L'égalité formelle est garantie par la loi à travers la protection des droits des personnes par la Charte canadienne des droits et libertés et la Charte québécoise des droits et libertés de la personne. Toutefois, les recours juridiques au sujet des droits économiques et sociaux basés sur ces chartes ont été peu concluants au Canada.

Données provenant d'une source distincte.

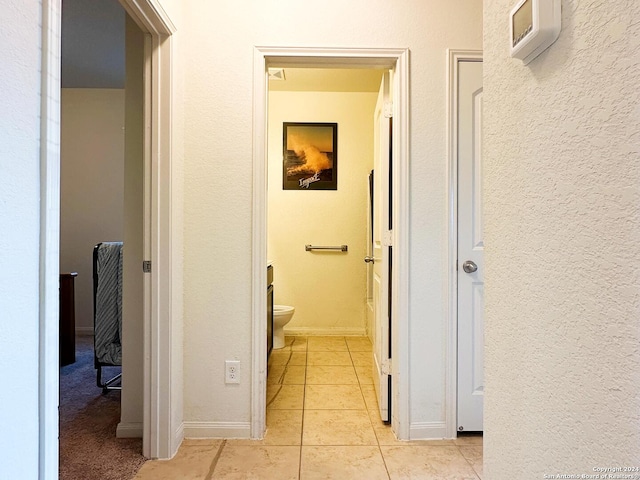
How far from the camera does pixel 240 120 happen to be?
75.6 inches

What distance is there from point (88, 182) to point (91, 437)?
294cm

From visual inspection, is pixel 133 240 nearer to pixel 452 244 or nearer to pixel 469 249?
pixel 452 244

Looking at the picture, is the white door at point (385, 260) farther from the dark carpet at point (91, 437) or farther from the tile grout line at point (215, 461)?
the dark carpet at point (91, 437)

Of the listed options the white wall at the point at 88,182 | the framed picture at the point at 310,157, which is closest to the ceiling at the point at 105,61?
the white wall at the point at 88,182

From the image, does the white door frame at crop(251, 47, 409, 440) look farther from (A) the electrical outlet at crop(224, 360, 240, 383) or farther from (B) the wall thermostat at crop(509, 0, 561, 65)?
(B) the wall thermostat at crop(509, 0, 561, 65)

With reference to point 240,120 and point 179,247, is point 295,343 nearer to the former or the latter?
point 179,247

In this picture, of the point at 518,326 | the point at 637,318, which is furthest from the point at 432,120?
the point at 637,318

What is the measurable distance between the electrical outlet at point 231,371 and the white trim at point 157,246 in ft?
0.93

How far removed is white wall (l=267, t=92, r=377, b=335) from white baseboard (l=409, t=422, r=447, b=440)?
196 centimetres

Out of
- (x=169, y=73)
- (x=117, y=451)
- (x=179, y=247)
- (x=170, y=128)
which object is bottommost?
(x=117, y=451)

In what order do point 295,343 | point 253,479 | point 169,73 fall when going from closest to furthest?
point 253,479 < point 169,73 < point 295,343

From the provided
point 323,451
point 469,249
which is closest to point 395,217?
point 469,249

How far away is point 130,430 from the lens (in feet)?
6.25

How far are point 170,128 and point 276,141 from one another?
2.22 m
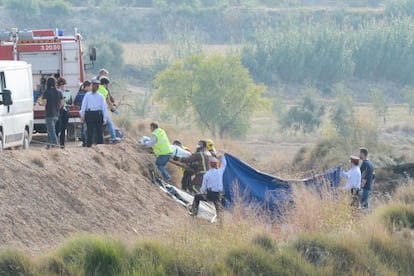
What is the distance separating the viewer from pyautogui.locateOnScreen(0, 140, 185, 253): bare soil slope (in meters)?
21.2

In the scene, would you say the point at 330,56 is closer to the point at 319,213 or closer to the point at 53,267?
the point at 319,213

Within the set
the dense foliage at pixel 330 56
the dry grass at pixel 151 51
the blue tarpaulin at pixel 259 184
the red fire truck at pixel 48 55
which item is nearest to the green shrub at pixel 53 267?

On peut ainsi se questionner sur le manque d'égalité réelle au sein de notre système de justice. Ajoutons à cela que la Constitution canadienne, comparativement à celles de plusieurs autres États, ne garantit pas les droits économiques et sociaux. Ces constats soulèvent la nécessité de réfléchir à la réelle protection des droits fondamentaux que procure le système juridique aux groupes marginalisés, plus particulièrement aux citoyen·nes qui vivent sous le seuil de la pauvreté. Comment le droit contribue-t-il à créer des inégalités économiques et sociales, et quelles sont les pistes de solution qui se dressent devant nous en vue d'un avenir plus juste ?

Néolibéralisme et pauvreté

La néolibéralisation du système public de notre État de droit a affecté de manière démesurée les services juridiques, et ce, en se déresponsabilisant de l'un de ses principes fondamentaux : promouvoir les droits de toutes et tous. Force est de constater un appauvrissement important des institutions sociales par les gouvernements dans une logique d'assimilation de l'État au marché boursier, entraînant ainsi une privatisation majeure des services publics. Ce phénomène politique a eu pour conséquence immédiate d'exacerber les inégalités, ciblant majoritairement les individus vivant différents obstacles systémiques et économiques, ainsi que leur capacité à faire protéger leurs droits. Au sein du système de justice, le mouvement néolibéral a également eu comme conséquence « […] un recours accru aux processus juridiques associés au droit social pour sanctionner ou contrôler les personnes vivant en situation de pauvreté », notamment dans le contexte de la protection de la jeunesse, en matière de droit psychiatrique et en droit du logement [1]. Cette conjoncture entre judiciarisation et manque d'accès au système de justice est analysée par la professeure Emmanuelle Bernheim dans « Judiciarisation de la pauvreté et non-accès aux services juridiques : quand Kafka rencontre Goliath ». Effectivement, l'État néolibéral adopte des stratégies autoritaires menant ainsi à davantage de contrôle sur les corps.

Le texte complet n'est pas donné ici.